This script allows you to deploy a DC/OS cluster on Microsoft Azure.
This repository is based on the initial work found in DCOS-Azure.
See License for license terms and conditions.
-
Read this entire readme. You need to understand the project structure setup herein. This will ensure the quickest path to success.
-
This package is setup for a small, but production-ready just works out of the box. That means that it is not the cheapest cluster configuration in terms of VM size and/or VM count.
-
It is assumed that you have a functioning Azure client installed. You can do so here
-
Install Terraform. This was tested with
v0.11.1
on macOS Sierra. Usingv1.1.1
of the AzureRM provider. -
Create credentials for Terraform to access Azure. To do so, you will need to following environment variables :
- ARM_SUBSCRIPTION_ID=
- ARM_CLIENT_ID=
- ARM_CLIENT_SECRET=
- ARM_TENANT_ID=
See Azure CLI Setup for full details.
- Ensure that your subscription and region have a sufficient CPU quota for the size of the cluster you are creating. You can file an Azure helpdesk ticket to get your quota increased.
This package is intended to be used as a terraform module.
Modules are declared in a higher level project configuration, which is setup for the particular deployment scenario. This allows the DC/OS terraform module to function as just one piece of a more complicated multi-module cloud infrastructure deployment.
- Setup a
main.tf
file that creates an instance of the DC/OS Azure module with appropriate variables. See thedcos_only
example project included herein. This sets up a basic common configuration for how you want the cluster to operate. Most of these variables can be overridden by atfvars
file. The real purpose for this extra layer of abstraction is that this project layer functions as a place to glue together multi-module systems in a convenient place.
For example, we've used this setup to create a DC/OS cluster and then a
separate terraform module is also instantiated in the main.tf
which is
used to create other hosted Azure services, such as Event Hubs and Data Lakes,
that form a full cloud system.
Note: You can get this terraform module directly from github without cloning the whole repo. See the docs for terraform get.
-
Ensure your
main.tf
calls out compatible versions of the providers for this module. See the examplemain.tf
for the relevant provider blocks. -
Setup a
instancename.tfvars
file that overrides the appropriate project variables for the particular instance you are creating. This allows you to have different instances of your cluster for dev, staging, production, and individual developers.

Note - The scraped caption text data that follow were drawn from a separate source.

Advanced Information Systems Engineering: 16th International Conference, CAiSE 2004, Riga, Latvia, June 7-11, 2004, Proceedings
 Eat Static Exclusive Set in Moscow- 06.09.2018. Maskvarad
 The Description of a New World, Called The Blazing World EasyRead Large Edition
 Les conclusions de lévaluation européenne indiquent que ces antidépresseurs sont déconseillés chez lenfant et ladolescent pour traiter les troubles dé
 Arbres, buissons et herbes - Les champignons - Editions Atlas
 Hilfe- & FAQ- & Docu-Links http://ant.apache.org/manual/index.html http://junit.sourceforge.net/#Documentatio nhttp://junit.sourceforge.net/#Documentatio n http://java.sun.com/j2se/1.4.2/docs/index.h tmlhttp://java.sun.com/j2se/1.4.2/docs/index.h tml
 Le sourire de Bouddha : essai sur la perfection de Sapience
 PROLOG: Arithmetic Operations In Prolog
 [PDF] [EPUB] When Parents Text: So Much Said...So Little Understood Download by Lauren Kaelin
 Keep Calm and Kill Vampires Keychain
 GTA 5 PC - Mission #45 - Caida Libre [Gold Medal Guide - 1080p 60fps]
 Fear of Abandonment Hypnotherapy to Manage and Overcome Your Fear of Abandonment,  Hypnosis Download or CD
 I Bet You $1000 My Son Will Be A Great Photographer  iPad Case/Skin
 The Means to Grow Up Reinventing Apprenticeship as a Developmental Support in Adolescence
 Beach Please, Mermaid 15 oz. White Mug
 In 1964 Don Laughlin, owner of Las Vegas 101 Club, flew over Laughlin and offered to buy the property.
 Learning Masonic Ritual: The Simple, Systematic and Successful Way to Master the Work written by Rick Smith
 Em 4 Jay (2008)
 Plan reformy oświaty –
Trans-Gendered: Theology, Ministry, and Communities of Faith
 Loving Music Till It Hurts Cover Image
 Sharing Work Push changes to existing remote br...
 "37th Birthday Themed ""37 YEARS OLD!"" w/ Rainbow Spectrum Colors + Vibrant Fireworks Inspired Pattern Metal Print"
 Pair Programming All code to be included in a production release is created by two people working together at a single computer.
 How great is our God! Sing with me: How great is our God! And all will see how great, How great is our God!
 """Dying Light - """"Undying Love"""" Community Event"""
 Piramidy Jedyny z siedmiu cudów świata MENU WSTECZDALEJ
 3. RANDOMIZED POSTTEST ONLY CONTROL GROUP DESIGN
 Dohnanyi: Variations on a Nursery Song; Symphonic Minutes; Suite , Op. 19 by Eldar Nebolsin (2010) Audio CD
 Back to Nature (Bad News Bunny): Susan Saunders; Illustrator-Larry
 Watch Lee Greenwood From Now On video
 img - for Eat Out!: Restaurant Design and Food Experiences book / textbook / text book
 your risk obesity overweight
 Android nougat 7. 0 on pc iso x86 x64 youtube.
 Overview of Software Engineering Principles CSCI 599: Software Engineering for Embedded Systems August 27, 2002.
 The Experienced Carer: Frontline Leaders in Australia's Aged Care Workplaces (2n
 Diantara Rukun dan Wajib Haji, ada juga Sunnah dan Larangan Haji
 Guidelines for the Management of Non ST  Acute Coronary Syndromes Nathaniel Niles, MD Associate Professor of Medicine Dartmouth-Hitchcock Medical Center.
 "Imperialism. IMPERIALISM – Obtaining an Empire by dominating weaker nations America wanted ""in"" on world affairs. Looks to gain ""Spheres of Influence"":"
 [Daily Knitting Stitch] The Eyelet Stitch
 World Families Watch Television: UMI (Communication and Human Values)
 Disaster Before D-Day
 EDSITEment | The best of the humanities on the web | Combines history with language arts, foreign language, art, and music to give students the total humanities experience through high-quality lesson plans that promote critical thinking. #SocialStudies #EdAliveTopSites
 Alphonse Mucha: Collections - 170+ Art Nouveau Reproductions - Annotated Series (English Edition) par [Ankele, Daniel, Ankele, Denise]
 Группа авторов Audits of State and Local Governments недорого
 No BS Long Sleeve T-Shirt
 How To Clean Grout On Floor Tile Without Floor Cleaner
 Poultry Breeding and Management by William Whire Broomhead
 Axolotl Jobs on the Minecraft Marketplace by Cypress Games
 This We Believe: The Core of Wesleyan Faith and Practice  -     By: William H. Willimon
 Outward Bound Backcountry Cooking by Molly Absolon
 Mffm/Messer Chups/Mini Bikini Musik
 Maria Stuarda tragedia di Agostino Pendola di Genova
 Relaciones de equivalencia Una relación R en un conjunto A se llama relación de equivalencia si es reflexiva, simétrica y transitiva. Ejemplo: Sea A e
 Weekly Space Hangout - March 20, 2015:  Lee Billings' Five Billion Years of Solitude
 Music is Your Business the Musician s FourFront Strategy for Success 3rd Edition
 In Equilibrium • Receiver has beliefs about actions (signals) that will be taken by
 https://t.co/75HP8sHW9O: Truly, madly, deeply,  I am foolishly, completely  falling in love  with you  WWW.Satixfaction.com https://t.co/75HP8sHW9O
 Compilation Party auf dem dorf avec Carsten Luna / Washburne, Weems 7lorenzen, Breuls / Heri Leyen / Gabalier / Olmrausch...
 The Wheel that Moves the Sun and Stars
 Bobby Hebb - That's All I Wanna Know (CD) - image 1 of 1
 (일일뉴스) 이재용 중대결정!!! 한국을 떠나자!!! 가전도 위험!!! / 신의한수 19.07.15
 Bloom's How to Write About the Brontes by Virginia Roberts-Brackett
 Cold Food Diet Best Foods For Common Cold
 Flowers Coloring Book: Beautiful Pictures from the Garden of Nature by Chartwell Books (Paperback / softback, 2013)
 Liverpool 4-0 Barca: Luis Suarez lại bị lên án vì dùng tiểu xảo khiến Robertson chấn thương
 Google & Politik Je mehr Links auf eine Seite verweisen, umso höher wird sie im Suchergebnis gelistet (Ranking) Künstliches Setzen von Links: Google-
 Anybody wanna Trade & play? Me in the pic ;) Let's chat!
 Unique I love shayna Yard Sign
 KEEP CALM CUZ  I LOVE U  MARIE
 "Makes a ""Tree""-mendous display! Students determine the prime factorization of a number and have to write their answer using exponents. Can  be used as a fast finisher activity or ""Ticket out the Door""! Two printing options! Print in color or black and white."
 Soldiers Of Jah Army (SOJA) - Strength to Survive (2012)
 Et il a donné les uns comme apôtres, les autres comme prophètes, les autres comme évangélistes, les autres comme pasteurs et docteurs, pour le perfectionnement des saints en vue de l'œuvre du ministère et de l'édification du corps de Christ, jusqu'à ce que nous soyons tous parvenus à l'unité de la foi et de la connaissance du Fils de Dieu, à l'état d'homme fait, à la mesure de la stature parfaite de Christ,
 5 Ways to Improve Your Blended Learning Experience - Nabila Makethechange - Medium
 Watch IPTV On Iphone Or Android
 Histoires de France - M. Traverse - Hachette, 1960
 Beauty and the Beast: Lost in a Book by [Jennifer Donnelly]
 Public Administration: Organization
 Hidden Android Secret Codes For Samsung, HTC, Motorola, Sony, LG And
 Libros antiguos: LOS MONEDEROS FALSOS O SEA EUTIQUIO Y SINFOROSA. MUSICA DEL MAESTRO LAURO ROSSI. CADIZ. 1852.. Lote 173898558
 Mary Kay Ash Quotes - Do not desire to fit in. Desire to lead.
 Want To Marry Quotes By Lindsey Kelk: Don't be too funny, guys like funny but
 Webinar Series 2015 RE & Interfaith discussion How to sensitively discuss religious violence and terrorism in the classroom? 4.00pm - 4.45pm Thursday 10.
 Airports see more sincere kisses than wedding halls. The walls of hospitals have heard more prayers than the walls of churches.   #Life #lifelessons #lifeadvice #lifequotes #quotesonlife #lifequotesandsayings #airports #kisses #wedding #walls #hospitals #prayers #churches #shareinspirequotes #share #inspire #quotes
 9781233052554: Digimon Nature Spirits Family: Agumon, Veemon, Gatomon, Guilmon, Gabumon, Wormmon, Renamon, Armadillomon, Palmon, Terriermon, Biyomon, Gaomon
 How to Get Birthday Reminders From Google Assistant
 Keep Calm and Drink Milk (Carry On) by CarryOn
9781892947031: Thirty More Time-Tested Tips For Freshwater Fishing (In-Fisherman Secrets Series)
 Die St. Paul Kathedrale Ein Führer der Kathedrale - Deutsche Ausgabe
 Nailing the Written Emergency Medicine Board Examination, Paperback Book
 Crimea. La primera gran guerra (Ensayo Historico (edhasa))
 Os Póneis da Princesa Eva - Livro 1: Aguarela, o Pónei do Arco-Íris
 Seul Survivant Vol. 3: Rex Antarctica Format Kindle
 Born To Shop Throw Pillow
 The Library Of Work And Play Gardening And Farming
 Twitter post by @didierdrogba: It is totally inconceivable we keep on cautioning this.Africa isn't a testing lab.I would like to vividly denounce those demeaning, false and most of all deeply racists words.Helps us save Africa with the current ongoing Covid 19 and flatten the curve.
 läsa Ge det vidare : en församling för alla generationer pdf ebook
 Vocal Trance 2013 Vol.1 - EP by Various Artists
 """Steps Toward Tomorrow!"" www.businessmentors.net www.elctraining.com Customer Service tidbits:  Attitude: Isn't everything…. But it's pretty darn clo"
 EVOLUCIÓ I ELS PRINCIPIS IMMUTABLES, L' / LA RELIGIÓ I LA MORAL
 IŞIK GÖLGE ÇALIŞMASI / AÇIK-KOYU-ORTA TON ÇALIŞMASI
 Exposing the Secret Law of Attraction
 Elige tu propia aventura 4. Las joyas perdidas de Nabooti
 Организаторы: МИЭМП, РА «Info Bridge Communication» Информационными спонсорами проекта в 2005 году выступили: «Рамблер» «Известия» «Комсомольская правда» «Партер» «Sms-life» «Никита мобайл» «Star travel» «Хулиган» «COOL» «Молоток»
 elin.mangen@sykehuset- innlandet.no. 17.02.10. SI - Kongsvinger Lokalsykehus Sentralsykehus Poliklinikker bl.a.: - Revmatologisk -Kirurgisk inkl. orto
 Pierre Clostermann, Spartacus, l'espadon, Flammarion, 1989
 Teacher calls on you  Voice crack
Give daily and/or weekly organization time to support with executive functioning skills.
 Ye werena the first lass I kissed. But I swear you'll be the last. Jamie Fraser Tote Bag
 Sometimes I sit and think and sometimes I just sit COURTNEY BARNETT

- Switched from UMDs (unmanaged disks) to managed disks. This allows for the option of Premium_LRS as a disk storage type. Also simplifies the terraform scripting.
- Reorganized the file breakdown to separate more of the system elements.
- Switched from VMSS for the Public and Private agents to terraform instantiated VMs, which allows for more flexibility in configuration of the machines.
- Switched to terraform generated static IP addresses for predictable behavior in terms of node names and addresses.
- Removed use of Azure VM Extensions for install and instead use the bootstrap
node as a bastion (jumpbox) host to provision using terraform
remote-exec
instead. This leads to much more well documented provisioning behavior and semantics. Specifically, terraform runs the provisioning scripting only-once at creation. Azure VM Extensions require experimentation to determine the idempotence requirements of your scripts. - Add CoreOS ignition scripts to disable auto-reboot updates of the VMs. The last thing anyone needs is a master node "randomly" resetting.
- Made sure to size the instance and disk defaults per the dcos.io recommended values, with appropriate inline notes on size and costs.
- Added full example, more documentation and a large number of inline notes on the configuration decision points and reasoning behind the setup of the scripts and use of the variables.
- Bake in operational and management features, such as etcd, node Exporter and cAdvisor.
- Make it possible to scope down the Azure Service Principal to just the resource group for the DC/OS cluster and manually pre-create the resource group and assign the IAM sp to apply principle of least privilege to the Azure SP account. (Refer to Azure RBAC documentation.)
- Setup Rexray so that you can attach Azure UMDs into the VMs.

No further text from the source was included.